**QUESTIONS À TRAITER**
(A) Répondez brièvement aux questions suivantes sur le texte consacré à la caisse d'avances de la ville de Dakar.
(i) Quelle fonction l'auteur a-t-il exercée avant sa retraite ?
(ii) Selon le texte, quel pouvoir est au cœur de toute la procédure pénale depuis le début de l'affaire ?
(iii) Quel organe devrait, d'après le texte, se pencher sur les sujets de réflexion soulevés par cette affaire ?
(B) Poursuivez le texte consacré à la caisse d'avances de la ville de Dakar à partir de sa dernière phrase.

**TEXTE À EXAMINER**
:::

Par Mamadou Abdoulaye SOW
Inspecteur principal du Trésor à la retraite
mamabdousow@yahoo.fr
« Quand le juge se prononce en matière de délit de détournement et qu’il fasse que la
loi applicable…ne soit pas celle applicable en pareille circonstance, il se met en
marge des règles et devient quelque part créateur de droit. Nous savons que ce n’est
pas son rôle et surtout pas de sa compétence ».
(Christian Donato Di Pinto, « Le détournement en droit pénal », Atelier national de reproduction des thèses,2002, pp.255 -256).
Dans l’affaire de la caisse d’avances de la ville de Dakar, il est constaté que le pouvoir exécutif est au cœur de toute la procédure pénale depuis le début. Quid de l’implication du conseil municipal de la ville de Dakar et de celle du représentant de l’Etat (le préfet) ? La non-implication directe de ces deux organes nous semble relever d’une perversion de la décentralisation.
Dès lors, cette affaire renvoie à plusieurs sujets de réflexion sur lesquels le Haut Conseil des Collectivités territoriales devrait se pencher à savoir, par exemple, la clarification des compétences entre la loi et le règlement en matière de finances locales, l’application dans toute sa plénitude de la délégation législative de pouvoirs donnée aux représentants de l’Etat et la procédure pour la saisine de la juridiction répressive en cas d’infraction à la loi pénale.

:::

**DONNÉES DE L'EXERCICE**
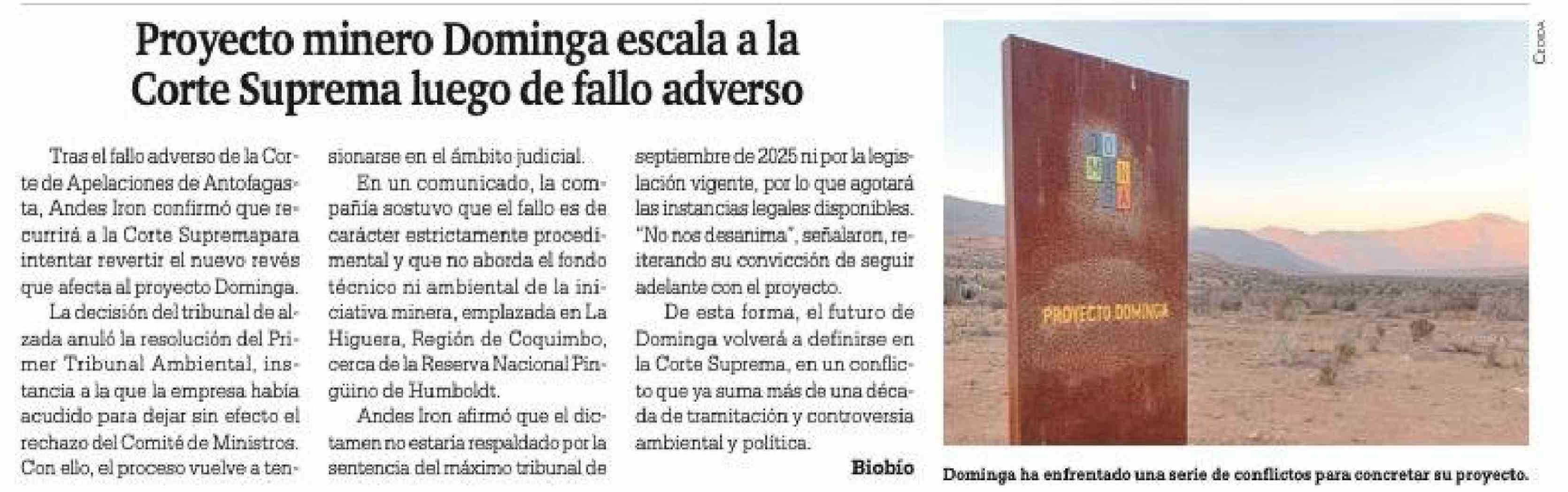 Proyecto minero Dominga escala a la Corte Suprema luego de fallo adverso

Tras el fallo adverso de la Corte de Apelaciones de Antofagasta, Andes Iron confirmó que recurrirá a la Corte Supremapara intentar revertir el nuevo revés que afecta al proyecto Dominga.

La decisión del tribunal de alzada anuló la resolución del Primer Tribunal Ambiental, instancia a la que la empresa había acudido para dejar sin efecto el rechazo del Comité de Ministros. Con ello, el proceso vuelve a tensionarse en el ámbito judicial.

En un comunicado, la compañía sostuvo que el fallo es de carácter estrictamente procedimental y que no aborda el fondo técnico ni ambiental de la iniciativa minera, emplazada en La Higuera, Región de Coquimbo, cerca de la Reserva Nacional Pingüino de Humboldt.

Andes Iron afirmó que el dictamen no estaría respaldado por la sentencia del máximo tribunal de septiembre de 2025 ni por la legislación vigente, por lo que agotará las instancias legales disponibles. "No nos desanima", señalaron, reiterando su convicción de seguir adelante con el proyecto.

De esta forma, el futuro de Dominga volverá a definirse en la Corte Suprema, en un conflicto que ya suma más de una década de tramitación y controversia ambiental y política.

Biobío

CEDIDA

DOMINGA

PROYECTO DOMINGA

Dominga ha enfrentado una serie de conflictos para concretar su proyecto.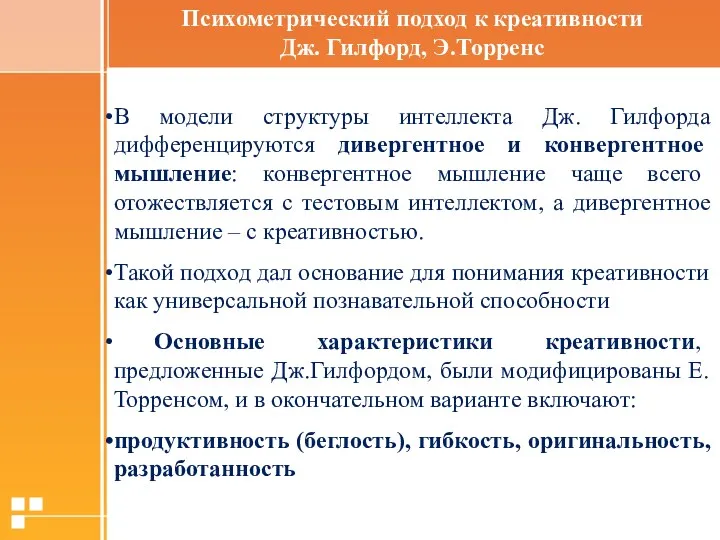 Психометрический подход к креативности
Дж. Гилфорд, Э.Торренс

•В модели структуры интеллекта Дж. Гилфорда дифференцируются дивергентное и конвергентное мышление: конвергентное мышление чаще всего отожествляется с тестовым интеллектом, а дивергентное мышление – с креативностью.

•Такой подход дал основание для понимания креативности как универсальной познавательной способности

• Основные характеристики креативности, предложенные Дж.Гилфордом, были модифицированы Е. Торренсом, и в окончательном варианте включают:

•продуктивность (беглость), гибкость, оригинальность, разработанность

:::

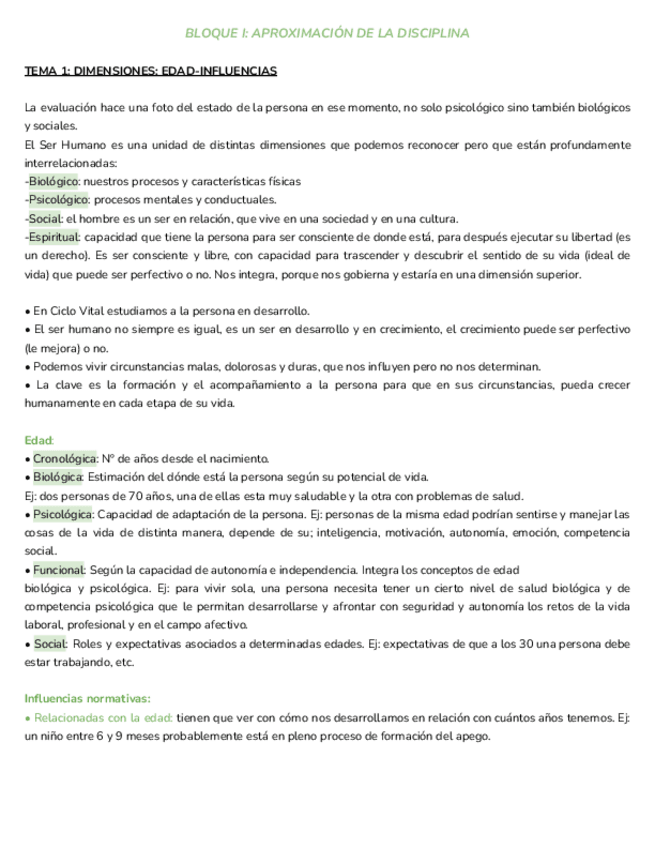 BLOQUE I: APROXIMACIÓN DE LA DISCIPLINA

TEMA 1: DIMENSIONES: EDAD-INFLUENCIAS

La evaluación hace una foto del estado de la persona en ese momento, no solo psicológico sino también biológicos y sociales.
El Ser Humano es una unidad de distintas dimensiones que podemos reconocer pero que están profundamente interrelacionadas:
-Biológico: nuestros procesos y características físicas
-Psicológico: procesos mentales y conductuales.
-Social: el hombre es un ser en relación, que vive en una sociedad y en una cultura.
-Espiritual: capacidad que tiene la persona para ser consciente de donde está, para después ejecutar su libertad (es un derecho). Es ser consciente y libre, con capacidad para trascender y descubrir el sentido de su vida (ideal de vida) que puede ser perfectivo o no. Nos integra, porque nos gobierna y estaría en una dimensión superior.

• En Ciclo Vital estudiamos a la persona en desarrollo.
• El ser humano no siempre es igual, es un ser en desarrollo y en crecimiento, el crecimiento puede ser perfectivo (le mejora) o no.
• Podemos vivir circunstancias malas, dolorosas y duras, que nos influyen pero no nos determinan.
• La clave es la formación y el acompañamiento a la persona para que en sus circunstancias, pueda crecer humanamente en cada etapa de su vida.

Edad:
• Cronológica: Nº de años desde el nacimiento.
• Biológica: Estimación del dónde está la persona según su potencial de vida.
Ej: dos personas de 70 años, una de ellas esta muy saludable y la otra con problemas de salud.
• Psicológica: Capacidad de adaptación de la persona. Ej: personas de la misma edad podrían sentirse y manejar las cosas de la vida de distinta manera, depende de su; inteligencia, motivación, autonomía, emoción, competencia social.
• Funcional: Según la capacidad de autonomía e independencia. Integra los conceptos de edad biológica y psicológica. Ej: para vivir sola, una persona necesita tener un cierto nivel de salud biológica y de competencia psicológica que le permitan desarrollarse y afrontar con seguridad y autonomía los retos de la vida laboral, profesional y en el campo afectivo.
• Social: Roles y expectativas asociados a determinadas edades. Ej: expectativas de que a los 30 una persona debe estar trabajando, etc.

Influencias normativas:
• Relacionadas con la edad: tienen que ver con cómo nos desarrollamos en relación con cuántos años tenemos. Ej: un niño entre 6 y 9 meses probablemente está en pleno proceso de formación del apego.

:::

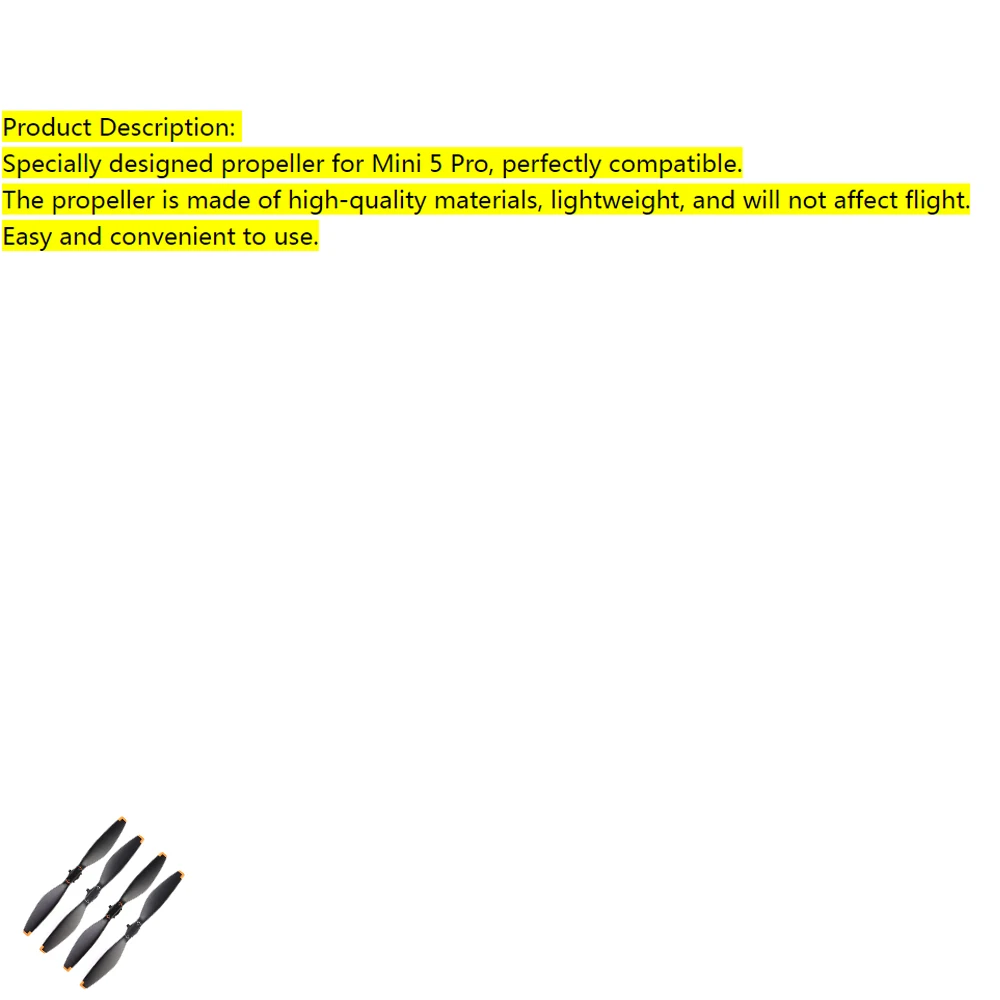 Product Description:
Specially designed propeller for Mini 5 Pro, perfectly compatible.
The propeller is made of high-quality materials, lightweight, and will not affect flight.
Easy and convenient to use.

:::

**RÉPONSES PAR QUESTION**
(A)
(i) Inspecteur principal du Trésor.
(ii) Le pouvoir exécutif.
(iii) Le Haut Conseil des Collectivités territoriales.

(B)
S’agissant de ce dernier point, l’on constate que ni le Code général des collectivités territoriales, ni aucune autre loi ne prescrit l’envoi direct au procureur de la République des conclusions des rapports de l’Inspection générale d’Etat (IGE) en vue d’engager l’action publique pour les cas de manquement au devoir de probité de la part des gestionnaires des finances locales.
L’article 67 de la Constitution ayant réservé à la loi le soin de fixer les règles concernant la procédure pénale, il est évident et juste que la règle qui prescrit l’envoi direct au procureur de la République des rapports de l’IGE portant sur la gestion financière des collectivités territoriales aux fins d’engager l’action publique devrait être de la compétence du législateur (voir le cas de l’OFNAC) ; seul le mode d’envoi, qui est une simple modalité d’application de la règle, ressortit de la compétence du pouvoir règlementaire.
Revenons à notre sujet consacré à la constitution de partie civile de l’Agent judicaire de l’État devant le juge pénal en matière de détournement de fonds publics appartenant à une collectivité territoriale.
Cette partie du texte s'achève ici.